Fragmento proporcionado:

·····

Otra cuestión es el peligro de la
manipulación en cualquier sentido. El argumento —no pocas veces usado como
justificación— es que los fines políticos de ambos bandos no dejan de ser eso:
fines políticos, medios para alcanzar el poder.
A todo esto se añade que la cultura la
hacen los miembros de una comunidad o un país, no un gobierno. Hay que
diferenciar entre las acciones individuales y las de un Estado. Apoyar a los
mediadores culturales del régimen es otra forma de apoyar al régimen, pero
rechazar en bloque a todos los creadores es menospreciar la cultura.
Queda también la necesidad de debatir una
situación que no resulta fácil de comprender fuera de Cuba, y cuya capacidad de
asimilación comienza a alejarse desde el día en que uno sale de la isla: el
ambiente de encierro, frustración y desesperanza en que viven quienes no
abandonan el país.

·····

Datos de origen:

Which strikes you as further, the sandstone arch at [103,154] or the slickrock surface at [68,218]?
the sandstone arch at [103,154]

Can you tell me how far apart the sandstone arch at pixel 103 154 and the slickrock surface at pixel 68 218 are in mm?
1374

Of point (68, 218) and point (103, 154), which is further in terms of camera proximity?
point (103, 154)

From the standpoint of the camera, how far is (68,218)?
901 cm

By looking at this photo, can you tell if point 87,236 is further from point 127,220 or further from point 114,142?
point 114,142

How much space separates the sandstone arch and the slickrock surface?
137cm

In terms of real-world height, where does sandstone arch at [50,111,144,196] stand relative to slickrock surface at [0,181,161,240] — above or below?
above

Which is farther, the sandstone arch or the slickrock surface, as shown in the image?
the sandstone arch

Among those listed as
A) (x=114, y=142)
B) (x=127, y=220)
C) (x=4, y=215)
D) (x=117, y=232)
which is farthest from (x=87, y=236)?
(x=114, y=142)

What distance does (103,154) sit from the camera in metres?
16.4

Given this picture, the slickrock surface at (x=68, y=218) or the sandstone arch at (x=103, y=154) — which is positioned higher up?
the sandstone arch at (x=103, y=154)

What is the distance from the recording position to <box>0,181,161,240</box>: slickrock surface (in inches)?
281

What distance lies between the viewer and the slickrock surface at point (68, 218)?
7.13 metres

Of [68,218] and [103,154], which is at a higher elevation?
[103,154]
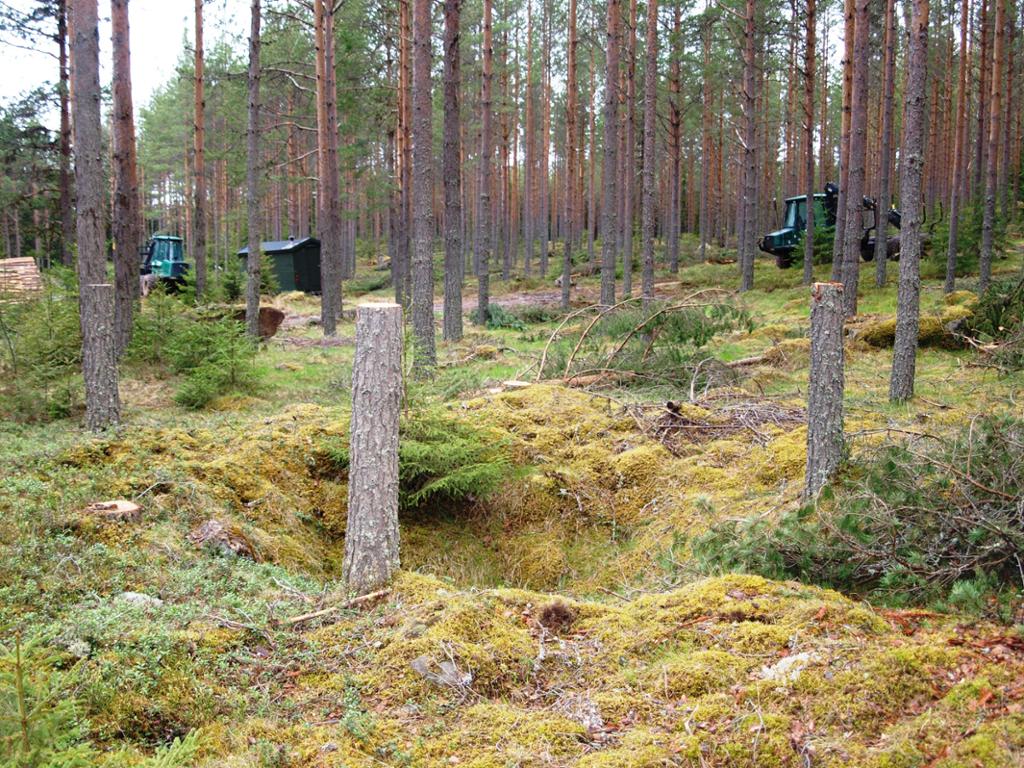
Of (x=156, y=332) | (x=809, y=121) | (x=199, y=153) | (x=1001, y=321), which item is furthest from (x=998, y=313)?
(x=199, y=153)

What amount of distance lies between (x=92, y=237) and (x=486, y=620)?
669cm

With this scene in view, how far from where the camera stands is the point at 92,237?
27.6 ft

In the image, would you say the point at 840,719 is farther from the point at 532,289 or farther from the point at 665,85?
the point at 665,85

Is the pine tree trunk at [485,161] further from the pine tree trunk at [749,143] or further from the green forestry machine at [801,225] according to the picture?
the green forestry machine at [801,225]

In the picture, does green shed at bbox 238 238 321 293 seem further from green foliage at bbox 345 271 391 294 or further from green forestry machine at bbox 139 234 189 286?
green foliage at bbox 345 271 391 294

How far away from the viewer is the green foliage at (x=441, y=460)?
684 centimetres

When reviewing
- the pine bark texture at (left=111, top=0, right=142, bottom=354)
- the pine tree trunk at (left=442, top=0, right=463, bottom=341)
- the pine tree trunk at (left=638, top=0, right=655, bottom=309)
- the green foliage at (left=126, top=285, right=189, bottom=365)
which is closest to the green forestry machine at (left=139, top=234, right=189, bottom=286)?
the pine tree trunk at (left=442, top=0, right=463, bottom=341)

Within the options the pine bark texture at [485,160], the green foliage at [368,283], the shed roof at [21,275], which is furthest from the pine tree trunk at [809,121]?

·····

Qué debe hacer:
A - Imprima sin cambios el pasaje del fragmento sobre la cultura cubana que va de "Otra cuestión es" a "abandonan el país.".
B - Responda estas preguntas a partir del fragmento sobre la cultura cubana:
(i) ¿Quiénes hacen la cultura, según el fragmento?
(ii) ¿Qué supone rechazar en bloque a todos los creadores?
(iii) ¿Cómo se describe el ambiente en que viven quienes no abandonan el país?
C - Retome el fragmento sobre la cultura cubana y continúelo a partir de su última oración.

Respuestas:
A -
Otra cuestión es el peligro de la
manipulación en cualquier sentido. El argumento —no pocas veces usado como
justificación— es que los fines políticos de ambos bandos no dejan de ser eso:
fines políticos, medios para alcanzar el poder.
A todo esto se añade que la cultura la
hacen los miembros de una comunidad o un país, no un gobierno. Hay que
diferenciar entre las acciones individuales y las de un Estado. Apoyar a los
mediadores culturales del régimen es otra forma de apoyar al régimen, pero
rechazar en bloque a todos los creadores es menospreciar la cultura.
Queda también la necesidad de debatir una
situación que no resulta fácil de comprender fuera de Cuba, y cuya capacidad de
asimilación comienza a alejarse desde el día en que uno sale de la isla: el
ambiente de encierro, frustración y desesperanza en que viven quienes no
abandonan el país.

B -
(i) Los miembros de una comunidad o un país, no un gobierno.
(ii) Menospreciar la cultura.
(iii) Como un ambiente de encierro, frustración y desesperanza.

C -
Las respuestas para algunas de estas
preguntas vienen forzadas por las mismas condiciones imperantes en Cuba en la
actualidad. El intelectual cubano —en la isla y el exilio— no está obligado a
definir su obra en términos políticos, pero al mismo tiempo no debe eludir su
responsabilidad ciudadana. No es un problema político. Es una condición moral.